With a trembling hand, he pulled the note book from the inside of his coat. The cover was sticky with blood, but overall still whole.
He fumbled for his pen, his fingers were numb.
He pour all of his remaining energy to wrote—
'i'm afraid—i'm not gonna make it.'
'i don't know what did i do in my life to deserve this hell.'
'i wasn't the bravest person there is nor i was strong, i wasn't anything special, i'm just some guy.'
'i didn't ask to be thrown into this... goddamn nightmare world.'
Tears blurred his vision, hot and salty—full of everything he never got to say ever since he got into this world. They soaked the paper, smudging the ink a little.
In the edge of emotional breakdowns—he held on and kept writing.
He had to.
'my name is Samuel, and i came from earth. I had a mom who loved me, a cheeky little brother... and a little sister named gabby.'
'gabby, I'm sorry. Please forgive this brother for being so weak, I really hope I can see you all again for one last time—even if its just for a moment.'
'i thought I could survive with my knowledge about this world, but I was terribly wrong—fate... no, this world force me to run on my heels by sending hell on every step I took, again.. and again..'
'i just want to survive long enough until I can find a way back home, is that so much to ask?'
'gabby, mom, ryan, once again i'm sorry.

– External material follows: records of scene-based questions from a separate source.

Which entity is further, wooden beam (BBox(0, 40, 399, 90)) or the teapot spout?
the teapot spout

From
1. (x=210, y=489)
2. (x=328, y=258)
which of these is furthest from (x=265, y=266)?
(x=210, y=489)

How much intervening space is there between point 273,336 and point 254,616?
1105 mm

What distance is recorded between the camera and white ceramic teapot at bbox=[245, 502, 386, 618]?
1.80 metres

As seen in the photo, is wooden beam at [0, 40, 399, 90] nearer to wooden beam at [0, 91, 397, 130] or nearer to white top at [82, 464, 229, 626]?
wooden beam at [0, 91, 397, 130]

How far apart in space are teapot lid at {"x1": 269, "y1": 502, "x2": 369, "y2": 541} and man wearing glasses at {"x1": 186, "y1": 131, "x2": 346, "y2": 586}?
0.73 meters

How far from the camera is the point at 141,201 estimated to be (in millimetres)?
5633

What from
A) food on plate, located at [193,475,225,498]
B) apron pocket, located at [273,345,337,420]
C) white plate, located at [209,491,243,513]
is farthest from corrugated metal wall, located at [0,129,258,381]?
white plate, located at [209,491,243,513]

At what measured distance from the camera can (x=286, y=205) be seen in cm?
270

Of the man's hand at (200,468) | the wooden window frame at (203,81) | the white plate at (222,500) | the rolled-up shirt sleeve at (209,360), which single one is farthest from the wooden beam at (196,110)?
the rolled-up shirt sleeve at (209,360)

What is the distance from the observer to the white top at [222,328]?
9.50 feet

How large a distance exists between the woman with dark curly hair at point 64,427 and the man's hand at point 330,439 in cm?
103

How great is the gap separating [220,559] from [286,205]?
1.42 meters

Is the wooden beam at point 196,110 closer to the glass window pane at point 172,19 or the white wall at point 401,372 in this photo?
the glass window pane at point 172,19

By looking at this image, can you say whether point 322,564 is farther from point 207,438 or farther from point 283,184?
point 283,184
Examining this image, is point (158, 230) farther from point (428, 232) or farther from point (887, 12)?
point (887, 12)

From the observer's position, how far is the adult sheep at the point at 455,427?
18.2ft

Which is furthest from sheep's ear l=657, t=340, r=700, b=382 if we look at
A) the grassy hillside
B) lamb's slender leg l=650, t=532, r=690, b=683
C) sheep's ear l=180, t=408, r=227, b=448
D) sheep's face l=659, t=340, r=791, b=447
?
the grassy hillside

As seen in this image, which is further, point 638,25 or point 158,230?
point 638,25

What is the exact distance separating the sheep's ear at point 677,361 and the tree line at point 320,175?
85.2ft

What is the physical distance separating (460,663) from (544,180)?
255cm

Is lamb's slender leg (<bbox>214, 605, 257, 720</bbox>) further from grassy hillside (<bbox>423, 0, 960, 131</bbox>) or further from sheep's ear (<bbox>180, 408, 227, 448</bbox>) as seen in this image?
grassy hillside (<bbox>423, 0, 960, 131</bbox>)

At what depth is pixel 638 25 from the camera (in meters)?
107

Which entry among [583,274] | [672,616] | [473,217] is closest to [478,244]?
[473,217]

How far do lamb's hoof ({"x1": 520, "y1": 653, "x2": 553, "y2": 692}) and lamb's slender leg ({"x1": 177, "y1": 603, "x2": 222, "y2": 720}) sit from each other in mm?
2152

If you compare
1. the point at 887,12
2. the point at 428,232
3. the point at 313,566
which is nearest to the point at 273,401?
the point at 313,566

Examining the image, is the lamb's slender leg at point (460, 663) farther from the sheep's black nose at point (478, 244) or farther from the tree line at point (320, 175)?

I didn't forget the promise I made to take care of you all.'
'i just... couldn't keep it. not in my current state.'
'god, please... I just wanna go home.'
'i—'
His hand suddenly went limp, the pen slipped from his fingers, rolling away from him on the cold hard ground.
The notebook fell from his grip, its pages fluttered gently in the wind.
Sam collapsed against the trash bags, eyes half lidded. His body now no longer trembling. The blood from his right arm still kept on dripping, forming a small puddle of blood.
And for a long moment... nothing moved.
The wind passed through the alleyway, gentle and soft, as if carrying his soul away with it.
A young man, whose only sin was waking up in the wrong world lay lifeless in the alley of an alien world.